---------- Texto seleccionado

Transilvania, sentidos y emoción

 

Desperté a Transilvania al tiempo que despertaba a los Cárpatos. Y, créanme, no hay nada irreal en el aparente simbolismo de la frase. Cuando mis párpados dejaron de proteger el sueño indefectible de las primeras horas de la tarde en el autobús, mis retinas se inundaron con un paisaje verde, empinado, de forestación tupida y vertical que impresionaba. En la cercanía, la caída lateral del borde ajustado de la carretera deshacía de un plumazo el último recuerdo consciente de los ingentes campos de cultivo de maíz y girasol. Transitábamos en obligado zig-zag hacia nuestra propia montaña, la paralela al territorio que me había impactado emocionalmente. Pequeñas gotas de lluvia tapizaban en aquel momento el cristal y conferían un halo de irrealidad al súbito encontrarse con la naturaleza exuberante de esta región rumana.

--------------------

• [Consigna A] Según el texto seleccionado sobre Transilvania, ¿por qué no hay nada irreal en el aparente simbolismo de la frase «Desperté a Transilvania al tiempo que despertaba a los Cárpatos»? Explícalo en una a tres oraciones.

---------- Datos proporcionados

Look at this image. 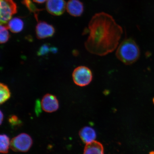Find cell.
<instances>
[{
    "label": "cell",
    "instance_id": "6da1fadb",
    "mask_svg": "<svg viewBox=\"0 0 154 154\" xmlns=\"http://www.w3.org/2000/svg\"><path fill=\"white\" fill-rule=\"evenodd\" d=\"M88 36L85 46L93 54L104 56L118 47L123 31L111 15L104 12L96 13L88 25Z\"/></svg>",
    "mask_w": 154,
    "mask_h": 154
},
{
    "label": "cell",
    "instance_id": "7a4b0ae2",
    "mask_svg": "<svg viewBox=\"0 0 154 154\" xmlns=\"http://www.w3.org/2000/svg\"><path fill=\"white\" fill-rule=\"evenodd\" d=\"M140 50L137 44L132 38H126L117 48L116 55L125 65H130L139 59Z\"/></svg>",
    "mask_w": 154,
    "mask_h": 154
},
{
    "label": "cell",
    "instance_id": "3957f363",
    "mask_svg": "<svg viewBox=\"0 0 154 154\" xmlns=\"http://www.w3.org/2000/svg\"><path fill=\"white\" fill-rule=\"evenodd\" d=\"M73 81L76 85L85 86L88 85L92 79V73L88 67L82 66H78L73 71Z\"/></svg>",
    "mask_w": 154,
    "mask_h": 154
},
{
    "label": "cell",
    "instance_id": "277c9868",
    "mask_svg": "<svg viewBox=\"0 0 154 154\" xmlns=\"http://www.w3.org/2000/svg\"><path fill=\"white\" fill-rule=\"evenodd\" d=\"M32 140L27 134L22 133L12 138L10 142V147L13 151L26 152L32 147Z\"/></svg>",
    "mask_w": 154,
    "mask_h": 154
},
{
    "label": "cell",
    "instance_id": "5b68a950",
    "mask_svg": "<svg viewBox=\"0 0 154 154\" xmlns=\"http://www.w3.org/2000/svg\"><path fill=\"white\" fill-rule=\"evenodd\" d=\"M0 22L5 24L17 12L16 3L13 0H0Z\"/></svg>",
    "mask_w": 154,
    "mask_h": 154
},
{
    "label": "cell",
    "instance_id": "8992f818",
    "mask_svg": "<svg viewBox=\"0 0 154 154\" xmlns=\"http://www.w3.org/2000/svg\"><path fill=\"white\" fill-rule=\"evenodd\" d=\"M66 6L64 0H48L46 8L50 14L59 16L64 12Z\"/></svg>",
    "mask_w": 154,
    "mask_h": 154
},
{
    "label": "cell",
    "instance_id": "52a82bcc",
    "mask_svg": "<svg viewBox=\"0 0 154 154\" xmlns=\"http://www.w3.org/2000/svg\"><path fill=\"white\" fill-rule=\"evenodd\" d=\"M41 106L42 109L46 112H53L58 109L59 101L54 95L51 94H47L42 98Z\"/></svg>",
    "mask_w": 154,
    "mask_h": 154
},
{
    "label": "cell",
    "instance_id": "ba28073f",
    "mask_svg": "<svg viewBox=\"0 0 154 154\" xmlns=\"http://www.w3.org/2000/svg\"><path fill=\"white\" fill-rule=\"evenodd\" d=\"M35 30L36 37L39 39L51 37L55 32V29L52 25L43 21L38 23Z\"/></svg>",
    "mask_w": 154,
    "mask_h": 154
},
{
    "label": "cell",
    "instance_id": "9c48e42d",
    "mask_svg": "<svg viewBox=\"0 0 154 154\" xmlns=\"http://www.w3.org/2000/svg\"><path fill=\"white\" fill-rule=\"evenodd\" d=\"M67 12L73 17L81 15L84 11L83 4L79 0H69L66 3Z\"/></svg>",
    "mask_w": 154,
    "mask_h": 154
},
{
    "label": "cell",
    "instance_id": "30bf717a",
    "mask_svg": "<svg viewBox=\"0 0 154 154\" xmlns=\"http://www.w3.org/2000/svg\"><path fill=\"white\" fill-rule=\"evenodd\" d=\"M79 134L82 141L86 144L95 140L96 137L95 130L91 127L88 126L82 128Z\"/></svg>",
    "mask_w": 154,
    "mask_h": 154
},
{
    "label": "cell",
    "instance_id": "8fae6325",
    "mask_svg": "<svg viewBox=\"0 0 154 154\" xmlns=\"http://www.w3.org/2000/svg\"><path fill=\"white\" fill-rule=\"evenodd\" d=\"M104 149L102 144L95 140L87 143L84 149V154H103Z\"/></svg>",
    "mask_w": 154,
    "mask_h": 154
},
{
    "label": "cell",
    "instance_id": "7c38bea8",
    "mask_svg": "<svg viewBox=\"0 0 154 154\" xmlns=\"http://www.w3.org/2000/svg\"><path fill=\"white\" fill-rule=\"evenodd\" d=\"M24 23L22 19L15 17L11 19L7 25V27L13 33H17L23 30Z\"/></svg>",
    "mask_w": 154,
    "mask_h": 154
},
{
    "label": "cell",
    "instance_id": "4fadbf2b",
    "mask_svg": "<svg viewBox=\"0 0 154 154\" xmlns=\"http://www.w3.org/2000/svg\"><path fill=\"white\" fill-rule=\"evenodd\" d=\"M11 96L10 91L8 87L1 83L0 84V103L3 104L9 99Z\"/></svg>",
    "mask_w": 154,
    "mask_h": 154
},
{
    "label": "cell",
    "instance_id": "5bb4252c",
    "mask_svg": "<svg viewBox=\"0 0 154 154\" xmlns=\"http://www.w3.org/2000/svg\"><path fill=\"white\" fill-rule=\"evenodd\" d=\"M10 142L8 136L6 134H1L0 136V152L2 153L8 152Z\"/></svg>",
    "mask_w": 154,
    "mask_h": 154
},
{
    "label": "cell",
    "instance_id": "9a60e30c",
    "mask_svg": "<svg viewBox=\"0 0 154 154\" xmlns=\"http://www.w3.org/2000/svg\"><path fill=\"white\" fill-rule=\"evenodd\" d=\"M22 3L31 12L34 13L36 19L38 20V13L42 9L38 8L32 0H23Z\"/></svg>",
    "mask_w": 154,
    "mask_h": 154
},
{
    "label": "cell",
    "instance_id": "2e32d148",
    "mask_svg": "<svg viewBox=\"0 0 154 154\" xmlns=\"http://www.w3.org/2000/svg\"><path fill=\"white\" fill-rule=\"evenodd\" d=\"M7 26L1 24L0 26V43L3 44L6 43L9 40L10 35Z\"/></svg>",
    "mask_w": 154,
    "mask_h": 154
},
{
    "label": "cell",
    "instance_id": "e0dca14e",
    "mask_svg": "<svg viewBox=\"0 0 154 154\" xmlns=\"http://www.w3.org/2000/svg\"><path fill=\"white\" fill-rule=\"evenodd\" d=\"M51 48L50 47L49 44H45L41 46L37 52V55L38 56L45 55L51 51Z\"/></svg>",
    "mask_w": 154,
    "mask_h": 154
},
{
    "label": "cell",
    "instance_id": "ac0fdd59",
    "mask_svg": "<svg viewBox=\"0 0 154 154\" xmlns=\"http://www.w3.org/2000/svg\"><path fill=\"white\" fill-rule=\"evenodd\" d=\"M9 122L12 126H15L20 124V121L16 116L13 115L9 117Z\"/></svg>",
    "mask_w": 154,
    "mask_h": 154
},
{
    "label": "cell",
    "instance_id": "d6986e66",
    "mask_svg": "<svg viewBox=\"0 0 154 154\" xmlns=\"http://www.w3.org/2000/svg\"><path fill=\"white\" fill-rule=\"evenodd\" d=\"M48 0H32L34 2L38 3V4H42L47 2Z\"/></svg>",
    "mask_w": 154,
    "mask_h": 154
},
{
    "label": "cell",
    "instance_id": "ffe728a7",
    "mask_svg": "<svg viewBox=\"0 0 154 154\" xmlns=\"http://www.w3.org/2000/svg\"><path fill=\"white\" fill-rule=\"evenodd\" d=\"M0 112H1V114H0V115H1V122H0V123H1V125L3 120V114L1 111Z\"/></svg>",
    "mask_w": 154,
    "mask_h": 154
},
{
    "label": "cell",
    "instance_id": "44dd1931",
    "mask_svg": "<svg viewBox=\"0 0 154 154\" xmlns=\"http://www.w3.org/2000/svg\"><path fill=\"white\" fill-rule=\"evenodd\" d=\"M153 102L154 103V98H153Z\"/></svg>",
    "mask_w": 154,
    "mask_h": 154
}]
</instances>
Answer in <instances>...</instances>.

--------------------

• [Consigna B] Selecciona todas las líneas de los registros que contienen la palabra "instances". Ten en cuenta que se distinguen mayúsculas y minúsculas.

• [Respuesta escrita A] Porque quien narra se despertó de verdad en el autobús, tras el sueño de las primeras horas de la tarde. Al abrir los ojos, sus retinas se inundaron con un paisaje verde, empinado y de forestación tupida y vertical. Así, el despertar físico coincidió con la aparición del paisaje montañoso de la región.

• [Respuesta escrita B]
<instances>
</instances>
Answer in <instances>...</instances>.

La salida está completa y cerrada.